▶ **Data for review**

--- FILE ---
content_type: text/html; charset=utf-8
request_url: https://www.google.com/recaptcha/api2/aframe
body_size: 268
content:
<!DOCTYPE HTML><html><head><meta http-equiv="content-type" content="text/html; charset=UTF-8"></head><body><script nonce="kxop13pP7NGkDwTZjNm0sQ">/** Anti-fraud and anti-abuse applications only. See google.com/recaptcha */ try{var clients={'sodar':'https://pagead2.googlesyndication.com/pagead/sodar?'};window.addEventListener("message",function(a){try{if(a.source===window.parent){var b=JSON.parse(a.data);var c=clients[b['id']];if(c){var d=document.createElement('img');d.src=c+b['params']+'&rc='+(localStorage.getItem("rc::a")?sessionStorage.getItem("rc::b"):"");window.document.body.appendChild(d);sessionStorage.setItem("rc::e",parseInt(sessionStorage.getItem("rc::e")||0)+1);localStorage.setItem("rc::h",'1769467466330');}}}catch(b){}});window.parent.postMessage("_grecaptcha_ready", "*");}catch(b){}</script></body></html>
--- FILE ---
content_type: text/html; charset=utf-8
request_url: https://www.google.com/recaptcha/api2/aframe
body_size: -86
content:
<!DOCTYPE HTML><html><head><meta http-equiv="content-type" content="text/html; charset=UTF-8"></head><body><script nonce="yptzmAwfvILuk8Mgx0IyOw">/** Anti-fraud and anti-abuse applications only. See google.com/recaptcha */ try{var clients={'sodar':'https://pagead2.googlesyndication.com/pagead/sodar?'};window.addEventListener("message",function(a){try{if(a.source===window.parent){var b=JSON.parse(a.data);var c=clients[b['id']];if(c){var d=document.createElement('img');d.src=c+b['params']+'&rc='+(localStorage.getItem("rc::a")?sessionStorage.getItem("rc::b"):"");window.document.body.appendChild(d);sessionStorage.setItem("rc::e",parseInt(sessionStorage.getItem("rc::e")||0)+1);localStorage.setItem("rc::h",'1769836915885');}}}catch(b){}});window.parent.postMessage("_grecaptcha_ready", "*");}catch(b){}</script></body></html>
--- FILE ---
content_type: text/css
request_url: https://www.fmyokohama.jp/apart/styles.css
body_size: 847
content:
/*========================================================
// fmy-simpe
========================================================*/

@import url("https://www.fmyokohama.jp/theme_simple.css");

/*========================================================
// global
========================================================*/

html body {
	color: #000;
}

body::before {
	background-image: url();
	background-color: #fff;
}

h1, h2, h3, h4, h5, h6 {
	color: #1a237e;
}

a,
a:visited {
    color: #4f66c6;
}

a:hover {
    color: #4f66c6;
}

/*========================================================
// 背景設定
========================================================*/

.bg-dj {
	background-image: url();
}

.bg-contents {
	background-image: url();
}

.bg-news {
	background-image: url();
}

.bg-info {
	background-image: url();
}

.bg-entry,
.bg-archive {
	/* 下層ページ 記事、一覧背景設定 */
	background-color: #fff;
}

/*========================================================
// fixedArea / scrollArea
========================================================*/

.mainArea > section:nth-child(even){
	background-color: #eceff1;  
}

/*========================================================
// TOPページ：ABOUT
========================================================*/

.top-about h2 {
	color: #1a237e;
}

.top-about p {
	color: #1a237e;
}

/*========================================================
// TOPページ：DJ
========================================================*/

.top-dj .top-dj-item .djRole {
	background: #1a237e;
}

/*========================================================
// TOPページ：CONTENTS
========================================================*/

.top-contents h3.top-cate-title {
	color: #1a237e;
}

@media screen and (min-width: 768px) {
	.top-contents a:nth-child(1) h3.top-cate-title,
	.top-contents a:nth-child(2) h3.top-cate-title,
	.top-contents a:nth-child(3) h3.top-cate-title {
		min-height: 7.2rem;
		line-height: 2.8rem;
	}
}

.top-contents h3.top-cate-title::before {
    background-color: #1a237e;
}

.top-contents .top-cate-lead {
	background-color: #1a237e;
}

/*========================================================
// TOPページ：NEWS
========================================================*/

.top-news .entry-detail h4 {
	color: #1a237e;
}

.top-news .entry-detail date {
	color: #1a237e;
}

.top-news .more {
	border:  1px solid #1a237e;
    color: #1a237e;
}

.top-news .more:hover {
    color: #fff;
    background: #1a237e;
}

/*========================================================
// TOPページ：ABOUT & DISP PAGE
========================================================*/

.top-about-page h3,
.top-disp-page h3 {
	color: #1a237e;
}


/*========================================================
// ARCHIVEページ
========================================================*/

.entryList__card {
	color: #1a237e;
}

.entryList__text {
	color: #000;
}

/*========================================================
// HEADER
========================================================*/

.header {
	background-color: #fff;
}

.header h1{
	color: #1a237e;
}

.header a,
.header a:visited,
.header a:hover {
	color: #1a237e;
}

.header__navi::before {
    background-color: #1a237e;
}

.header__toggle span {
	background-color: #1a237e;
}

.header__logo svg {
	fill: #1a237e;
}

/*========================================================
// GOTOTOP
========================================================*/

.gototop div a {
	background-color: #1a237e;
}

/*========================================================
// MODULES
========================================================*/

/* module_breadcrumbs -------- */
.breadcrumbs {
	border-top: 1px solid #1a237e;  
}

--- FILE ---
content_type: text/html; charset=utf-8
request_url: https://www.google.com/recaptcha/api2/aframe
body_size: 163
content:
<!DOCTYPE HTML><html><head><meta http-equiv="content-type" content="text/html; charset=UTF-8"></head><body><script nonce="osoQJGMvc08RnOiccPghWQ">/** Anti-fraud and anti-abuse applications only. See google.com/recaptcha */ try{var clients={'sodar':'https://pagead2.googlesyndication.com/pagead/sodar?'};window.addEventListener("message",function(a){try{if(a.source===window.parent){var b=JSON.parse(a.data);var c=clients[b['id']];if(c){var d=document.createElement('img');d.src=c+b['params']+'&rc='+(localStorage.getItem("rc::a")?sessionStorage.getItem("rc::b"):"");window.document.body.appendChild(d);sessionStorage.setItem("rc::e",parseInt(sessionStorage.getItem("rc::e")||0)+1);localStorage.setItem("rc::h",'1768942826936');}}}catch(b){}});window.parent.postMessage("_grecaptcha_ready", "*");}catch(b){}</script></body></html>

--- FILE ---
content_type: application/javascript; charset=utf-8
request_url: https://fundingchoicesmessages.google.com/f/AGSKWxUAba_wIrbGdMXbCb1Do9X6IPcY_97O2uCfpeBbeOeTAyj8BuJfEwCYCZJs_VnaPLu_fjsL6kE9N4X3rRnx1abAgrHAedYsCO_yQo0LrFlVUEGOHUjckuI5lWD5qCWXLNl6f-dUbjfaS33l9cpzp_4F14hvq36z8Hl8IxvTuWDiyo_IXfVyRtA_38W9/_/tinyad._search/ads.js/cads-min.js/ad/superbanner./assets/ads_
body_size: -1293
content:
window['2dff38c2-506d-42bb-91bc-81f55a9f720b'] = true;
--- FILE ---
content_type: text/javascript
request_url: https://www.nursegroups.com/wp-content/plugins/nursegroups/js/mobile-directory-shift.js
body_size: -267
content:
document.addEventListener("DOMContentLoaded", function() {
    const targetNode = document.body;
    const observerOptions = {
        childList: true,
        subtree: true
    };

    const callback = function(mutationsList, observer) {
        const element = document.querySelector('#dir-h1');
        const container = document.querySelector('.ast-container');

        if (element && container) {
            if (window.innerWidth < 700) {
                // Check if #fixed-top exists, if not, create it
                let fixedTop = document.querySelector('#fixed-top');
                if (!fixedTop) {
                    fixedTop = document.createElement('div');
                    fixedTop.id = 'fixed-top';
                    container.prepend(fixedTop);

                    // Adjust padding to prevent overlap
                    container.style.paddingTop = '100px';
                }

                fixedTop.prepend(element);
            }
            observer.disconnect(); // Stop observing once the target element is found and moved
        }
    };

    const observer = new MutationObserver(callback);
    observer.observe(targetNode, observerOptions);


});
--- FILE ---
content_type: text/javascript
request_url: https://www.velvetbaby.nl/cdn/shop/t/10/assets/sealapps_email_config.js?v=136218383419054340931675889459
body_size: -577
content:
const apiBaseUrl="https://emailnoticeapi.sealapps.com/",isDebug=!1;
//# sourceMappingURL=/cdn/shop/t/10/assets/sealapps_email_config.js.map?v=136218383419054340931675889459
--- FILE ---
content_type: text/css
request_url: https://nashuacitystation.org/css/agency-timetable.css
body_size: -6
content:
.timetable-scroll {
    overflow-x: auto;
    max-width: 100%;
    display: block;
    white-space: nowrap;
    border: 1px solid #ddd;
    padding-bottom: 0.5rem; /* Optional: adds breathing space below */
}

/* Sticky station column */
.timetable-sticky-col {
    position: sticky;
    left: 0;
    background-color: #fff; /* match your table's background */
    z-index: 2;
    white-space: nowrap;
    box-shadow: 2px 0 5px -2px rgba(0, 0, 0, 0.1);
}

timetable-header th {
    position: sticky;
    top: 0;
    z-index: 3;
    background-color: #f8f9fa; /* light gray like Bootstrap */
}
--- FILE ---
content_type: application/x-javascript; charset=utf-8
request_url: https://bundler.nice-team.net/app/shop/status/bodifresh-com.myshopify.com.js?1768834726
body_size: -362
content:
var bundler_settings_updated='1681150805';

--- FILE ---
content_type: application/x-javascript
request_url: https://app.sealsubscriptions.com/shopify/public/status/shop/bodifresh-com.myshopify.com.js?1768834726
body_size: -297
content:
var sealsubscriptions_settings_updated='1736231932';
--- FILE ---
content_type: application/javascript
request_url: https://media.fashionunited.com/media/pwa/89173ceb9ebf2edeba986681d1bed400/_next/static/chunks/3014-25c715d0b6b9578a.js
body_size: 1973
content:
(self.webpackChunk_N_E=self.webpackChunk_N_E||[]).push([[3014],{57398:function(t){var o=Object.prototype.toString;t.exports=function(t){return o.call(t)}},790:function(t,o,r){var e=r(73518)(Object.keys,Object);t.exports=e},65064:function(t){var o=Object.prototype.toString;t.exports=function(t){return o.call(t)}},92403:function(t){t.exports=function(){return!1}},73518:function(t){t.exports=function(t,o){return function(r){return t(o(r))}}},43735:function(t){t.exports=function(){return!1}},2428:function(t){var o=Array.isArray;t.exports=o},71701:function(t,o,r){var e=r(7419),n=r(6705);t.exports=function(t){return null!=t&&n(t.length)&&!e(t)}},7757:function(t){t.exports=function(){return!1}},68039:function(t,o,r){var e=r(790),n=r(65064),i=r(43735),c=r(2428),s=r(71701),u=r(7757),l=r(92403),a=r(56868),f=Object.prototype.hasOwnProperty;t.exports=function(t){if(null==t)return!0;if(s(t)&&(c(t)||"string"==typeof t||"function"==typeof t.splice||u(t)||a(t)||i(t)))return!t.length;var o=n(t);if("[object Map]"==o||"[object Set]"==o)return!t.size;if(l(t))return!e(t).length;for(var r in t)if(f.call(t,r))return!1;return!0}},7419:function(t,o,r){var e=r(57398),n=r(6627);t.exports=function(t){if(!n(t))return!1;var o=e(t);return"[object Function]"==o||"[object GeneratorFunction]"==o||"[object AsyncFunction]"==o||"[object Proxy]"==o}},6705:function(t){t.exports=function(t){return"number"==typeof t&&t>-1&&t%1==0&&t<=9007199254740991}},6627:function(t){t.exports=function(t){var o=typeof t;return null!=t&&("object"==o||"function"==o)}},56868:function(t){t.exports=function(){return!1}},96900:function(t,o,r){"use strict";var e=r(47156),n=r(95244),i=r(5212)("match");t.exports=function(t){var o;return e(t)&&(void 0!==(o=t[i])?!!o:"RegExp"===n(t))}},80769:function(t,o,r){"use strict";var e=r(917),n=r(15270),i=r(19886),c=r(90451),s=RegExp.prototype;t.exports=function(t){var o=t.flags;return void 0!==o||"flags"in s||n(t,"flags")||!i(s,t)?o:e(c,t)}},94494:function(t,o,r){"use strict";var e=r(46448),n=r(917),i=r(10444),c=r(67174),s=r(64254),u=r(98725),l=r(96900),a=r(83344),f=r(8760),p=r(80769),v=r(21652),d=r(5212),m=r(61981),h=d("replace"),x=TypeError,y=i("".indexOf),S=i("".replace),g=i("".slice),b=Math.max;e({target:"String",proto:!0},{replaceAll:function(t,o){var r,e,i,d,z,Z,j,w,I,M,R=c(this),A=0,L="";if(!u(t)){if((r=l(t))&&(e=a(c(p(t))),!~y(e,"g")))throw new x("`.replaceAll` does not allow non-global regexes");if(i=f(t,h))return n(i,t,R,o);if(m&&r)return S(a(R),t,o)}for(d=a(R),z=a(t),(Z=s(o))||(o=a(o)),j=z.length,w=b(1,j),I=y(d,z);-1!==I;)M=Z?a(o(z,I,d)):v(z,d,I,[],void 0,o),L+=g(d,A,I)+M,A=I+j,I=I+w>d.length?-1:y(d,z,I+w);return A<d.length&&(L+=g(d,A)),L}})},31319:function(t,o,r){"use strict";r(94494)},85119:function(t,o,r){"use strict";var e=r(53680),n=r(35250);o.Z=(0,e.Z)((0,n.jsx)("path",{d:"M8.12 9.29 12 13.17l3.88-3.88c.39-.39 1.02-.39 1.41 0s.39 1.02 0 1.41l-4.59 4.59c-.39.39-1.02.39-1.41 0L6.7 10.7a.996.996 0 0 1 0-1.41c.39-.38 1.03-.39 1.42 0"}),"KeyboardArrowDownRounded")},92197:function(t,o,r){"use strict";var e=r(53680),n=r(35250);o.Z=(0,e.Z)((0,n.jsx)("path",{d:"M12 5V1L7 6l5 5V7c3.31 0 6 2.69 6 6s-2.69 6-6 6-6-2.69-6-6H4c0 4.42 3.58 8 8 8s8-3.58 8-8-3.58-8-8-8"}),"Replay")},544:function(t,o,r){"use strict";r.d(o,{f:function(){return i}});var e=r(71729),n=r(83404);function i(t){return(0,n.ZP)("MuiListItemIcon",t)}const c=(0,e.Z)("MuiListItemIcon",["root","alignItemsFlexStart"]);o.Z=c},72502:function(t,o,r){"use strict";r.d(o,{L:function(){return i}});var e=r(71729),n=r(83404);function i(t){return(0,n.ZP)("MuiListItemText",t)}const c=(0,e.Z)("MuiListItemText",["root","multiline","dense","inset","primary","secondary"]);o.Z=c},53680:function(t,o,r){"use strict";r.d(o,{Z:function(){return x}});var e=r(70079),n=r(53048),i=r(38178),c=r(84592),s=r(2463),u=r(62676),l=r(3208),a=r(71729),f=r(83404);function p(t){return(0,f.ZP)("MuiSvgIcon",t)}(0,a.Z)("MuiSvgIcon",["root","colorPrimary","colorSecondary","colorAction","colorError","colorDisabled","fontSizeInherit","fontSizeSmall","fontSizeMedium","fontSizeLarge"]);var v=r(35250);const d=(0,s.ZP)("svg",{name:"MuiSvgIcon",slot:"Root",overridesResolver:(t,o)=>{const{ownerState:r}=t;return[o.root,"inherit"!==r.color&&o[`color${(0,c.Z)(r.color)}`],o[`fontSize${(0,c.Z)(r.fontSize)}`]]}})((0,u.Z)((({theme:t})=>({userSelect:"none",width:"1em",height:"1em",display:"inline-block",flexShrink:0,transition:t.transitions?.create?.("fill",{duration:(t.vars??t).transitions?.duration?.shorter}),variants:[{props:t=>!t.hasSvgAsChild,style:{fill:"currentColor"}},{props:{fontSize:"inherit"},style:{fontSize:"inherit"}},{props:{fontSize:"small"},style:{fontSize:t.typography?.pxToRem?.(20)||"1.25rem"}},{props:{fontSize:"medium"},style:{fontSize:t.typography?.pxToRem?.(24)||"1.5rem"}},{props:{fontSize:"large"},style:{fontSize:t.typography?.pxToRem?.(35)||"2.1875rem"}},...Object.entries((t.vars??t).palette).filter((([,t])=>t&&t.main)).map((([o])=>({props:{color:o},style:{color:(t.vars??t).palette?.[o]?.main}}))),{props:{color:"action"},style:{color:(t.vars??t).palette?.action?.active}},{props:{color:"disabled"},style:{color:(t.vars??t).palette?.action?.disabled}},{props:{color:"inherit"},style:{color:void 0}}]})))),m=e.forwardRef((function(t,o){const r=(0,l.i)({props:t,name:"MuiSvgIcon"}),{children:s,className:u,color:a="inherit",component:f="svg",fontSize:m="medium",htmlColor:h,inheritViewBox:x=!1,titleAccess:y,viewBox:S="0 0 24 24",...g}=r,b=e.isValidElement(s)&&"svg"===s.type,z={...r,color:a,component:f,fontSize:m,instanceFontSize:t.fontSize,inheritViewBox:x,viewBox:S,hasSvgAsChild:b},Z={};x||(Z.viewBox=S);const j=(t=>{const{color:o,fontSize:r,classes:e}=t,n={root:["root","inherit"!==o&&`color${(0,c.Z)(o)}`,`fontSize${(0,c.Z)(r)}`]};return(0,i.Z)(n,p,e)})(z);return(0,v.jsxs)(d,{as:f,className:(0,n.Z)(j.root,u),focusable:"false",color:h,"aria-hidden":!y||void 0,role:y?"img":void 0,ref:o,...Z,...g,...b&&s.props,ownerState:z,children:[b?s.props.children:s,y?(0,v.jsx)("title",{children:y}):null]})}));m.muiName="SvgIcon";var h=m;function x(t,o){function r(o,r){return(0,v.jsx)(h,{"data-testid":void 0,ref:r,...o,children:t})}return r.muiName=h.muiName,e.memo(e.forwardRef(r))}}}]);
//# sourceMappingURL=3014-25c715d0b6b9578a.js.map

▶ **What to produce**
Work out how many lines in the material above include the word "container", and write down that number alone.

▶ **Output for this exercise**
4